In some African countries there have been fears that the use of electronics is rising with no parallel increase in safe disposal methods.
A team of organisations – which began investigating e-waste in Africa in 2007 reported last month that the scenario varies widely from country to country.
Morocco, for example, produces 13,500 tonnes of e-waste per year from computers alone, whereas this figure is around 3,000 tonnes in Kenya, according to research by the group, which includes the Global Digital Solidarity Fund, the Swiss Institute for Material Science (Empa) and computer company Hewlett-Packard (HP).
They said that these figures could double or triple as a result of strong growth in the ICT sector.
The group also initiated a pilot scheme establishing a local, self-sustainable e-waste recycling facility in Cape Town, South Africa. Started in 2008, the facility has so far processed around 60 tonnes of e-waste, generating an income of US$14,000 and creating direct employment for 19 people.
“The Cape Town Pilot is a local decentralised first-step recycling solution that can be used as a model for other African countries,” said Mathias Schluep, project manager for sustainable technology cooperation at Empa, at a press briefing (17 February).

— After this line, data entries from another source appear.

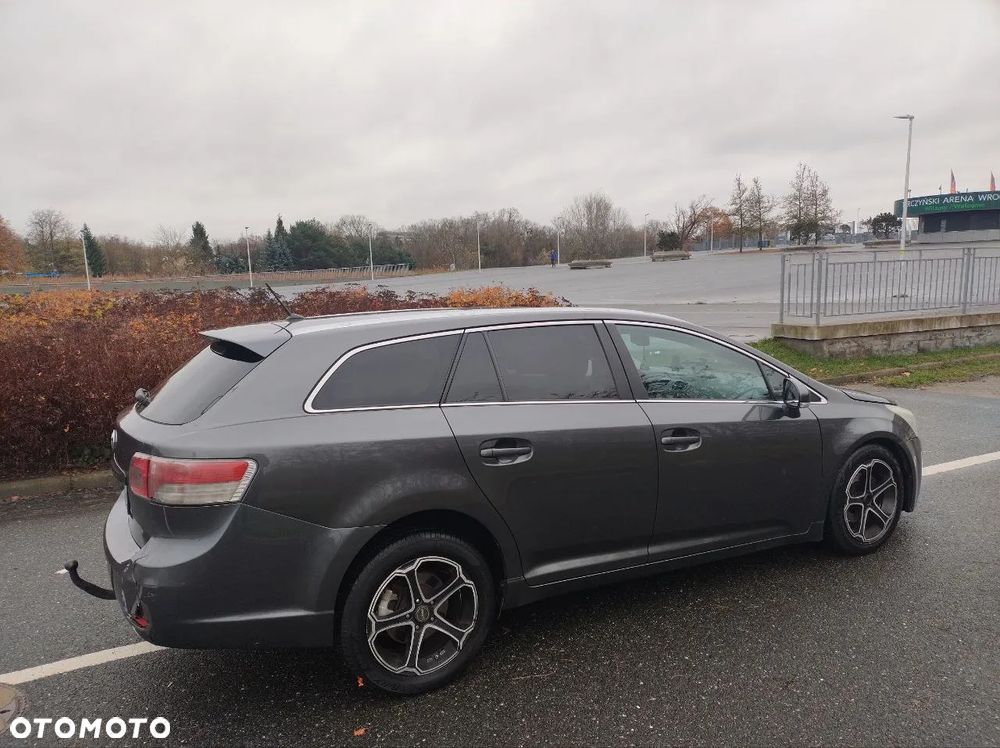 Toyota Avensis 2.0 D-4D Premium - 4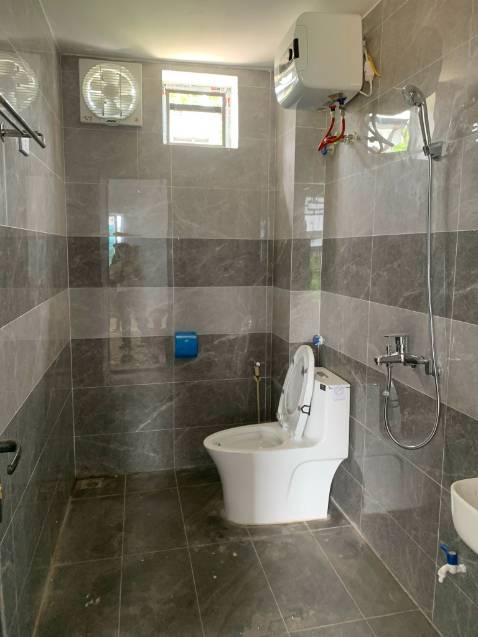 Sp nhựa như ***, đúc thì đầy ba via, trông như ***, banh xe thì kẹt, rít, khó quay, thương cu shiper nên lấy tạm.. Hàng vn chất lượng thấp!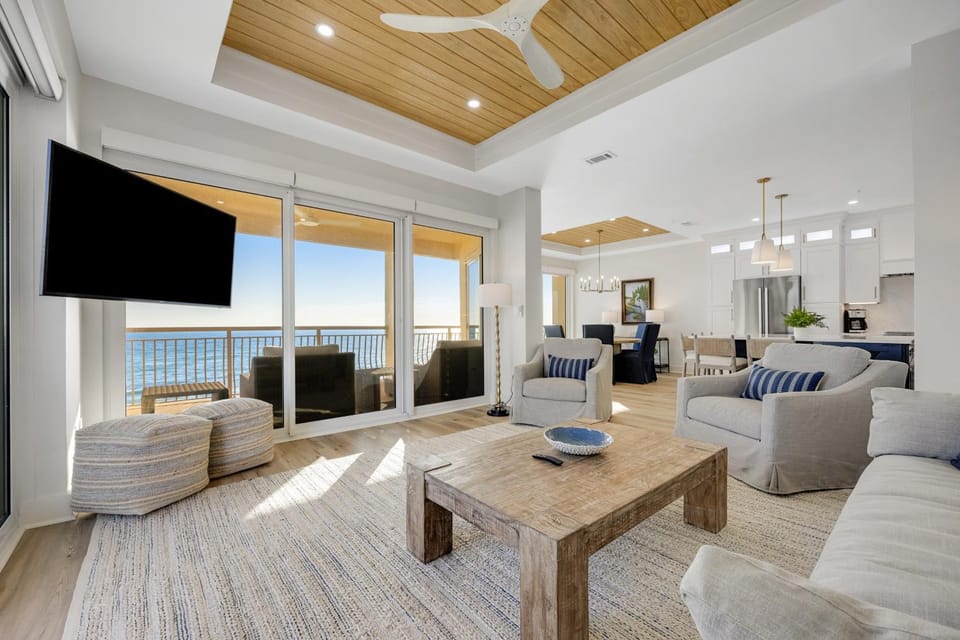 Luxuriously renovated condo with Gulf views beach access pool & hot tub House in Rosemary Beach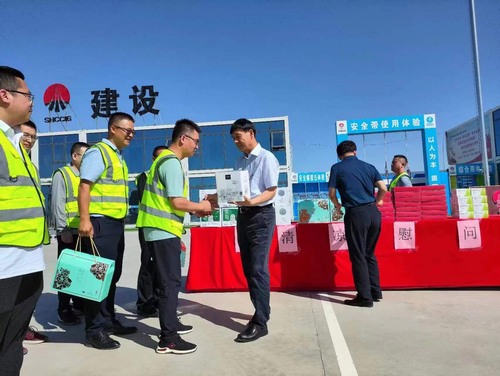 侯本英深入陜北片區(qū)項(xiàng)目開展“送清涼”慰問(wèn)活動(dòng)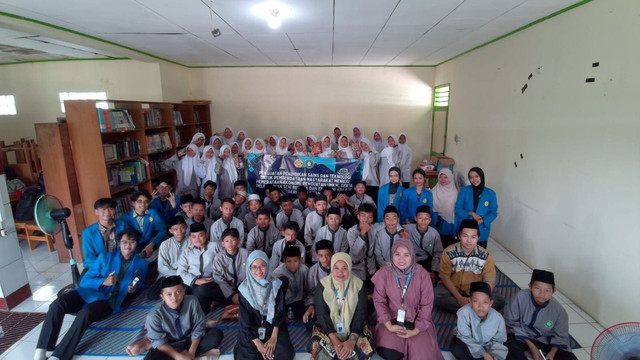 Dokumentasi Tim PKM Universitas Pamulang bersama siswa SMP Islam Terpadu Jihadul Mukhlishin. Sumber: Doc. Tim PKM Universitas Pamulang
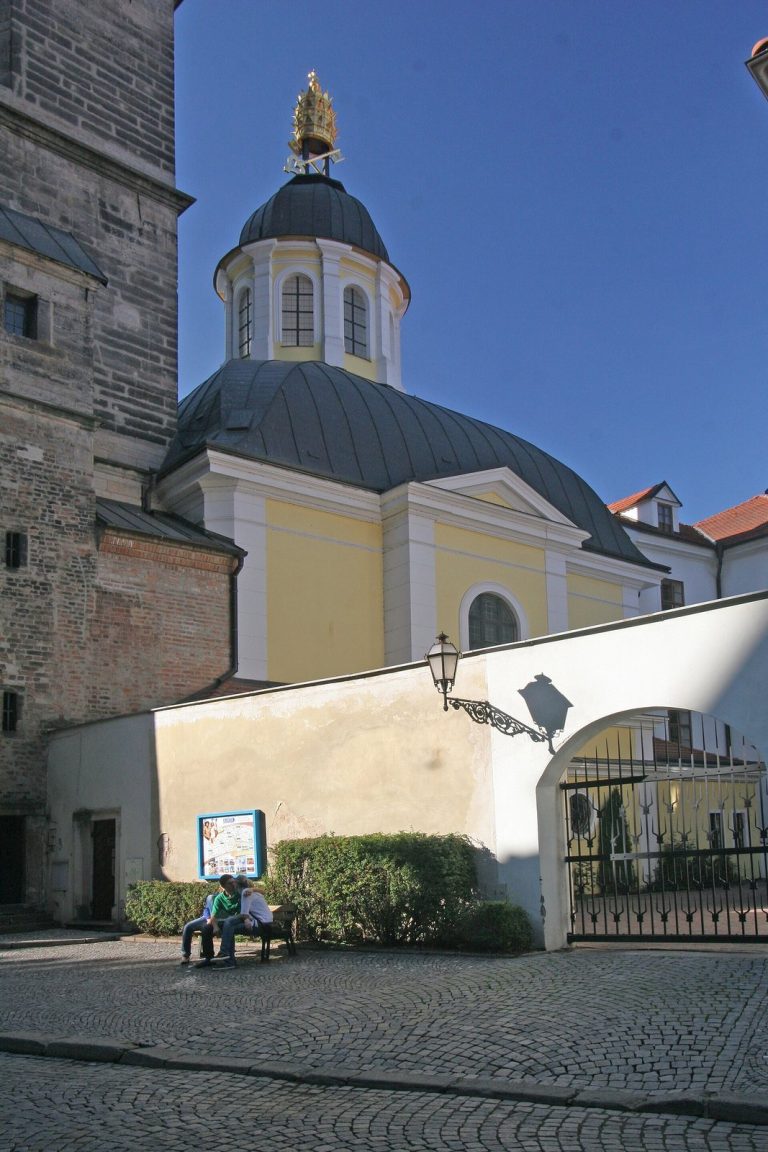 Chapel of Saint Clemens: A Baroque Chapel in Hradec Králové, Czechia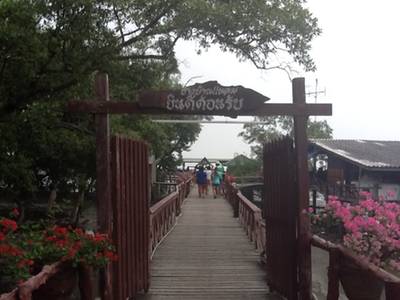 แนวทางเดินที่ได้บรรยากาศหิว ที่ ร้านอาหาร ทับทิมทอง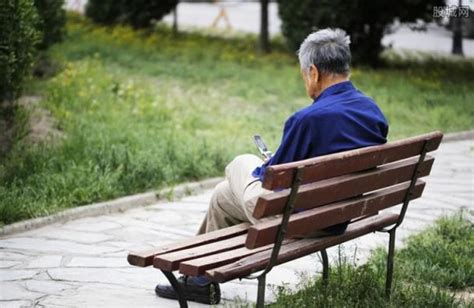 专家谈老年人再就业：现在退休太早了(他们是人才社会的“富)-开红网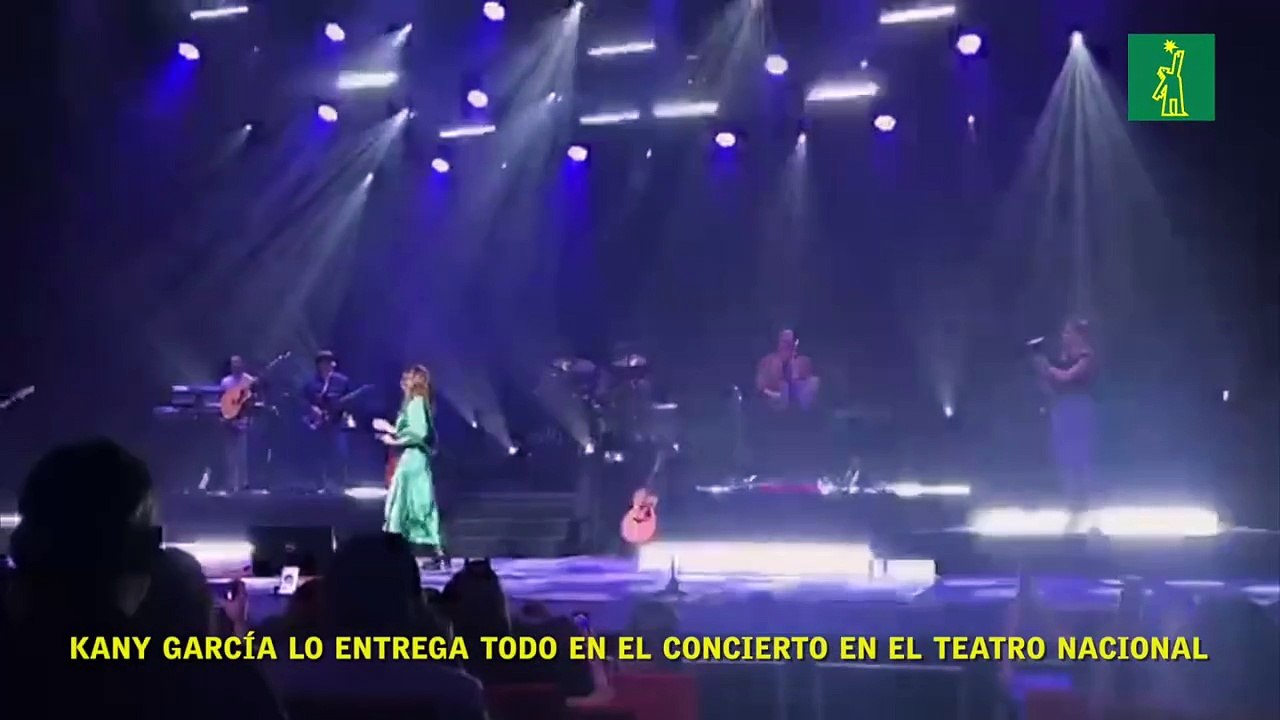 Kany García lo entrega todo en el concierto en el Teatro Nacional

“We now know how to approach a country [tackling e-waste] at the beginning to find out what solution we can come up with, how to get the right information.”
Kirsty McIntyre, HP’s environmental compliance manager, said the project is intended to make sure that e-waste processing is done in an environmentally sound manner that protects the health and safety of workers.
The group has now put together a series of recommendations for dealing with e-waste, though it emphasises that there is no one-size-fits-all solution to the global problem.
“What we’re looking for are regional solutions,” McIntyre told SciDev.Net. “It’s very difficult to get across how long it takes to do this kind of work. There are pockets of academic work on e-waste, but nobody has ever pulled it all together.”
The second phase of the project seeks to engage government and corporate partners to extend e-waste management programmes to other African countries, eventually reaching the entire continent.